FIG 1. — Adjusted pathogenic variant prevalence by affected gene and family cancer history. Marginal distributions from multivariable logistic model, including family cancer history, subtype, and age as covariates. A statistically significant interaction (P < .05) between family cancer history and gene was seen only for *PALB2*.

In our sensitivity analysis of using a breast cancer–focused categorization of family cancer history, the distribution of patients with a family cancer history of both breast and nonbreast cancers (Data Supplement) was similar to the distribution of patients with a family cancer history that we categorized as strong (Table 1). In the Data Supplement, higher PV prevalence with increasing extent of family cancer history (P < .05) was observed for BRCA1, BRCA2, PALB2, and RAD51C. However, in a multivariable model of PV prevalence by gene, adjusted for diagnosis age and breast cancer subtype (Data Supplement), there was no significant interaction between extent of family cancer history and PV prevalence for any gene except PALB2 (P = .012). These modeling results were consistent with those presented in Figure 1, in which we used the strong/moderate categorization of family cancer history.

DISCUSSION

Among 34,865 patients with breast cancer, we found minimal evidence that the extent of family cancer history is differentially associated with PVs across breast cancer susceptibility genes. Although we used a definition of strong family cancer history (eg, male breast cancer and ovarian cancer) on the basis of testing guidelines that were developed primarily for BRCA1/2, PV distribution by family cancer history was fairly uniform in other genes. In a sensitivity analysis that categorized family cancer history differently, as breast cancer versus nonbreast cancer, we obtained very similar results. We conclude that the extent of family cancer history cannot be used to exclude any established breast cancer susceptibility gene (BRCA1, BRCA2, ATM, BARD1, CDH1, CHEK2, NF1, PALB2, PTEN, RAD51C, RAD51D, and TP53) from testing in a woman with breast cancer.
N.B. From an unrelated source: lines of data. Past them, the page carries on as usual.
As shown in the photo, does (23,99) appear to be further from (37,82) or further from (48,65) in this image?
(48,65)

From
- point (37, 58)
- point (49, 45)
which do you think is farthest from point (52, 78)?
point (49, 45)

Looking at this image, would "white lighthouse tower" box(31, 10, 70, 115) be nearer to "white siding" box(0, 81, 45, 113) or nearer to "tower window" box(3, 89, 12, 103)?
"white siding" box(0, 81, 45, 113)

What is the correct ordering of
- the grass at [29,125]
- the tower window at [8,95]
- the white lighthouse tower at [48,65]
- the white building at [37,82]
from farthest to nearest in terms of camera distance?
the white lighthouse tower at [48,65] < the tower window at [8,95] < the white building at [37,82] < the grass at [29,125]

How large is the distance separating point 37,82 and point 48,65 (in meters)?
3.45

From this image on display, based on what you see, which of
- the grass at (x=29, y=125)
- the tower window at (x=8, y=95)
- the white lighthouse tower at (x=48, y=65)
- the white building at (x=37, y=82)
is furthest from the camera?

This finding is robust to differences in how family cancer history is categorized.

Notably, racial/ethnic minority patients were more likely than non-Hispanic White patients to have a report of no family cancer history. Potential explanations for this difference might include deficits in family history-taking by clinicians, which would be consistent with known racial/ethnic disparities in hereditary risk assessment referrals and genetic testing receipt,^11,15 and/or higher competing mortality risks related to social determinants of health. Prior work has shown that limited family structure (eg, less information about cancer patterns in a family because of small family size or early deaths from other causes) can lead clinicians to underestimate the likelihood of BRCA1/2 PV carriage,¹⁶ and this may warrant consideration when evaluating diverse patients and families for cancer genetic testing.
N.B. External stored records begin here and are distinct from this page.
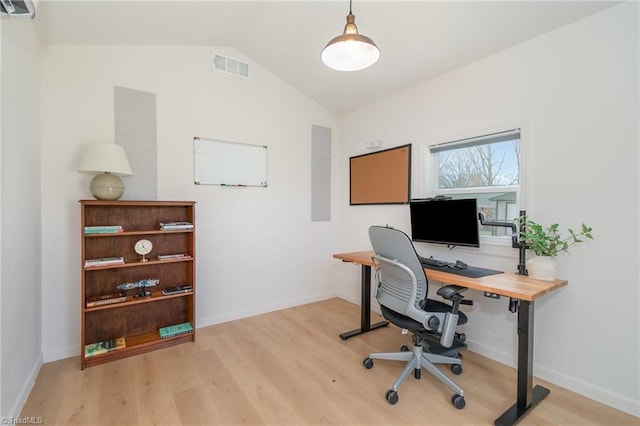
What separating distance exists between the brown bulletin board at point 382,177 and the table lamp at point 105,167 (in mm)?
2517

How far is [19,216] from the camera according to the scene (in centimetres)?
188

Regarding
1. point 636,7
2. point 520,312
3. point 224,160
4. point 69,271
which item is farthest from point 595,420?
point 69,271

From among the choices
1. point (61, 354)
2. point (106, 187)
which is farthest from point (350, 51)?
point (61, 354)

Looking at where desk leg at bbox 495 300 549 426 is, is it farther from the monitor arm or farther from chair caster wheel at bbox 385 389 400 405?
chair caster wheel at bbox 385 389 400 405

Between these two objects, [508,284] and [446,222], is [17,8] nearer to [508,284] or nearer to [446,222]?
[446,222]

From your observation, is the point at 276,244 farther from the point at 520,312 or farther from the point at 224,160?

Study limitations include family cancer history collection from genetic test request forms rather than patient self-report; however, there was high concordance with self-reported family cancer history in a subset of patients for whom self-report was available,¹⁴ consistent with prior work.¹² Patients were tested clinically, and thus may not represent untested patients; they resided in two states, which may not represent the entire United States. These limitations are balanced by notable strengths, including a diverse, contemporary sample from population-based SEER registries and detailed genetic results from testing laboratories.

Questions remain about the clinical utility of detecting PVs in lower-penetrance genes such as ATM and CHEK2, with uncertainty about optimal breast screening regimens and no gene-specific evidence as yet to support risk-reducing surgery or targeted therapies.^9,17-19 Thus, we recommend pretest counseling about the advantages and disadvantages of including lower-penetrance genes. However, the extent of family cancer history should not be used to estimate that a patient will test positive for a PV in one breast cancer susceptibility gene versus another.

ACKNOWLEDGMENT

The authors thank Lynne S. Penberthy, MD, and Valentina I. Petkov, MD, at the National Cancer Institute; Nicola Schussler at Information Management Services; Delores Bowman, RN, and Rachel Klein, MS, CGC, at Bioreference/GeneDx; Edward Esplin, MD, PhD, and Rebecca Truty, PhD, at Invitae; Holly LaDuca, MS, Virginia Speare, PhD, and Carolyn Horton, MS, at Ambry Genetics; and Jonathan Nelson, BS, and Larry Hardebeck, BS, at Myriad Genetics for their collaboration on the genetic test data linkage to SEER data. Written permission was obtained to include the names of all acknowledged individuals.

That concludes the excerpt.